Like Amelior, today’s popular literary novels are cowardly. If they even bother to remind you that you were once angry or heartsick or ecstatic or so in love that you thought you’d die, they won’t end without assuring you that you’ll never feel anything that extreme again. They’re nothing more than picture books of emotions. No one has ever been offended or challenged by a picture book, and the last thing we’re supposed to do when we give someone a gift is offend.

But maybe we should. Challenge someone enough, and maybe he or she will develop standards and the nation’s bland cultural center will shrink just a little bit. I push The Information on almost everyone I know. If we can use Al Franken or Ann Coulter to find allies, why can’t we use Amis, Davis, or Bellow?

Assuming you’re intelligent and prefer books that strive to do more than entertain and aren’t motivated purely by a sense of the market, the nonfiction book you should be giving or asking for this year is The Life You Save May Be Your Own, by literary editor Paul Elie. That this study of the Catholicism of four 20th-century American writers wasn’t a finalist for the National Book Award is the most eloquent defense of this essay. This book isn’t only for Catholics. Through the lives and writing of Flannery O’Connor, Walker Percy, Dorothy Day, and Thomas Merton, Elie explores the variety of spiritual experience and confronts the social and moral issues that scare off awards committees. And since it’s nonfiction, he couldn’t make up a happy ending. Everybody dies.

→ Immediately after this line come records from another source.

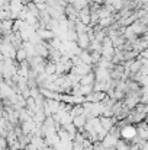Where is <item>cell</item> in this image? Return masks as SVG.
Segmentation results:
<instances>
[{
    "instance_id": "cell-1",
    "label": "cell",
    "mask_w": 148,
    "mask_h": 150,
    "mask_svg": "<svg viewBox=\"0 0 148 150\" xmlns=\"http://www.w3.org/2000/svg\"><path fill=\"white\" fill-rule=\"evenodd\" d=\"M77 45L81 48V50H87L89 44H90V38L87 35V32H81V34H77Z\"/></svg>"
},
{
    "instance_id": "cell-2",
    "label": "cell",
    "mask_w": 148,
    "mask_h": 150,
    "mask_svg": "<svg viewBox=\"0 0 148 150\" xmlns=\"http://www.w3.org/2000/svg\"><path fill=\"white\" fill-rule=\"evenodd\" d=\"M86 122H87V117H86V114H80V115L73 117V124L76 125V128H77L79 131H83V130H84Z\"/></svg>"
},
{
    "instance_id": "cell-3",
    "label": "cell",
    "mask_w": 148,
    "mask_h": 150,
    "mask_svg": "<svg viewBox=\"0 0 148 150\" xmlns=\"http://www.w3.org/2000/svg\"><path fill=\"white\" fill-rule=\"evenodd\" d=\"M79 57H80L81 63H84V64H93V61H92V55H90V51L81 50L80 51V54H79Z\"/></svg>"
},
{
    "instance_id": "cell-4",
    "label": "cell",
    "mask_w": 148,
    "mask_h": 150,
    "mask_svg": "<svg viewBox=\"0 0 148 150\" xmlns=\"http://www.w3.org/2000/svg\"><path fill=\"white\" fill-rule=\"evenodd\" d=\"M70 114H71V117H76V115L84 114V106H83V103H79V105H73V108H71Z\"/></svg>"
},
{
    "instance_id": "cell-5",
    "label": "cell",
    "mask_w": 148,
    "mask_h": 150,
    "mask_svg": "<svg viewBox=\"0 0 148 150\" xmlns=\"http://www.w3.org/2000/svg\"><path fill=\"white\" fill-rule=\"evenodd\" d=\"M28 58V54H26V51H25V48L23 47H20L19 50L16 51V60L20 63V61H25Z\"/></svg>"
}]
</instances>
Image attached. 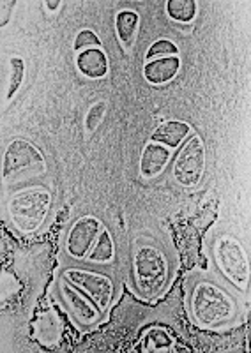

One of the novels on your wish list or shopping list should be Julavits’ The Effect of Living Backwards, a smart and funny satire of sibling rivalry played out in the middle of what may or may not be a staged terrorist attack. Julavits — who has spent the year very publicly disparaging literary critics — must understand what many of her cohorts in the Dave Eggers crowd do not: that the best way to ward off criticism is to write well, and that a consciously hip book grows up to be a dated book.

If it’s going to be a book of poetry, make it Collected Poems by Robert Lowell. Even for readers like me who know next to nothing about Pulitzer Prize-winner Lowell, who died in 1977, this work is revelatory, breathtaking, and illuminating.

The rest of the shortlist: Behindlings, by Nicola Barker; The Bride of Catastrophe, by Heidi Jon Schmidt; The Middle of the Night, by Daniel Stolar; One Pill Makes You Smaller, by Lisa Dierbeck; Timoleon Vieta Come Home, by Dan Rhodes; Khruschev: The Man and His Era, by William Taubman; Sons of Mississippi, by Paul Hendrickson; and Goya, by Robert Hughes.